Dulu teman saya pernah berkata bahwa move on adalah perkara 'mau atau tidak', bukan 'bisa atau tidak'. Tapi rasa-rasanya, move on bukanlah sebuah kesanggupan atau keinginan, melainkan sebuah keberanian. Karena dia yang harus menghadapi dirinya sendiri, dan menikam mati harapannnya. Itu move on. Bisakah?

Saat heboh #10yearschallenge, saya tertegun melihat sebuah ilustrasi yang memperlihatkan bahwa selama 10 tahun berjalan, setiap hari kamis, seorang wanita tegap berdiri menggunakan baju warna hitam, membawa payung dan menuntut keadilan atas sanak saudaranya yang hilang. Dia adalah segelintir yang masih melakuan aksi #kamisan. Ini sedikit mengingatkan saya pada Amba, sosok fiktif di Novel Amba yang juga menunggu kekasih hatinya pulang saat pengakapan komunis tahun 65, hingga pada saat ia meninggal dunia pun, wasiatnya kepada anaknya adalah mencari si kekasih hatinya.

Beranikah kita, lantas berkata pada wanita yang tegap berdiri setiap hari kamis, atau kepada Amba, sebuah kalimat klise berbunyi, 'Sudahlah.... move on!'. Pada titik ini, tidakkah kita harus mengakui bahwa perkara move on bukan tentang hal-hal fisik. Ini tentang harapan. Ini tentang bahan baku manusia yang tidak dengan mudah bisa dimatikan.

Saya memiliki keyakinan bahwa Istri Almarhum Munir tidak lagi bersedih akan kematian suaminya, atau mereka yang berdiri tiap hari kamispun tidak lagi berharap sanak sudaranya masih hidup. Mereka semua sudah dipaksa sanggup menerima kenyataan bahwa secara fisik, mereka telah tiada. Bukan kesedihan merongrong macam itu yang mereka hadapi sekarang. Jadi kalau move on memiliki tingkatan, mereka telah lulus pada tingkatan pertama, tingkatan fisik. Tapi jika mereka dipaksa untuk membunuh harapan mereka yang hanya tinggal satu-satunya,  dipaksa untuk move on pada tingkatan ini, saya yakin mereka lebih memilih untuk mati saja.
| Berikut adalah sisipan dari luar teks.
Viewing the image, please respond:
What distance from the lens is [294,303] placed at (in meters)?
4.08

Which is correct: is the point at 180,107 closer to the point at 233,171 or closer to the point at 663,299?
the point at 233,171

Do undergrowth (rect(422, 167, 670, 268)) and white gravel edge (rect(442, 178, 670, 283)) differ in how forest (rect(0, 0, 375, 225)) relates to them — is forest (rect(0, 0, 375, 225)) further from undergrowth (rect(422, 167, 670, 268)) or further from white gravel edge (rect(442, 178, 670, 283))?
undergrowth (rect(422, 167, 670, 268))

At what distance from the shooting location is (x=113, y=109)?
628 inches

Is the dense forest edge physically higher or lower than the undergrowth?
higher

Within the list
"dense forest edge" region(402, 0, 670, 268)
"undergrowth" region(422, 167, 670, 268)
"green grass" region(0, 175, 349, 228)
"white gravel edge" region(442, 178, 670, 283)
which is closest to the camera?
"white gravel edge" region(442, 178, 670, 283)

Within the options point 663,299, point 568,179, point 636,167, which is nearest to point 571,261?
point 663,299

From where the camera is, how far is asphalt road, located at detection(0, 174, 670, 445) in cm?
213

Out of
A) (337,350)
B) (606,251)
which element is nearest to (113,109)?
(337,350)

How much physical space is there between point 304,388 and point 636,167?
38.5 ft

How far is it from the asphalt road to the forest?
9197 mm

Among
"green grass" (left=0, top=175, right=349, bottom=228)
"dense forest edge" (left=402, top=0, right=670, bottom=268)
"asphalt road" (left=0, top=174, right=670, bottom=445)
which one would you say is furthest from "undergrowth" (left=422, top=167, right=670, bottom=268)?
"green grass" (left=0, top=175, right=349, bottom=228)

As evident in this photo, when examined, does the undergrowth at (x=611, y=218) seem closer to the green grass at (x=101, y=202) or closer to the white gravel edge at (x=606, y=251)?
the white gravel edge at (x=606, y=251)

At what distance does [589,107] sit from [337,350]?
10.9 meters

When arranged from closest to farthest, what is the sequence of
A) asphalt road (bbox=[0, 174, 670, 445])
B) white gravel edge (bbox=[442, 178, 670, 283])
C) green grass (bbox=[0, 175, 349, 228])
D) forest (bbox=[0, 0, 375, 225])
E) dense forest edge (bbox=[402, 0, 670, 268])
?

Mungkin jika kita bisa mendampingi seseorang yang berharga dalam hidup kita menghadapi kematian, mulai dari menghembuskan nafas terakhir hingga masuk ke liang lahat, kita bisa menerima satu paket kehilangan, dan move on dengan suka cita. Atau ketika kalung berharga seharga milyaran milik kita jatuh dari ketinggian 1000 M dan hancur berkeping-keping. Maka sudah ya sudah, wong sudah hancur. Tapi bagaimana jika kita dipaksa untuk bertahan hidup dengan mengenggam harapan bahwa mungkin suatu hari, mereka atau sesuatu itu akan kembali? Mereka harus berhadapan dengan ketidakmungkinan yang dibungkus dengan harapan.

Memangnya apa lagi sih yang diharapkan? Mungkin itu yang menjadi pertanyaan. Jawabannya tentu saja beragam. Mungkin bagi mereka yang memiliki kasus pada masa orde baru, harapannya terletak pada pengusutan keadilan. Mungkin bagi mereka yang tidak mungkin lagi menjadi seorang atlet karena satu dan lain hal, berharap anak keturunannya bisa mendapat medali emas. Mungkin bagi mereka yang tidak bisa melihat jasad orang yang mereka sayangi meninggal saat kecelakaan pesawat, berharap mendapat informari paling akurat tentang penyebabnya. Dengan beragam macam jenis harapan itu, mereka berharap bisa menentukan langkah selanjutnya, apakah terus berjalan atau berhenti berusaha. Dan bagi kita yang tidak berada dalam posisi itu, tugas kita hanya satu: meng-har-ga-i. Karena harapan adalah harapan.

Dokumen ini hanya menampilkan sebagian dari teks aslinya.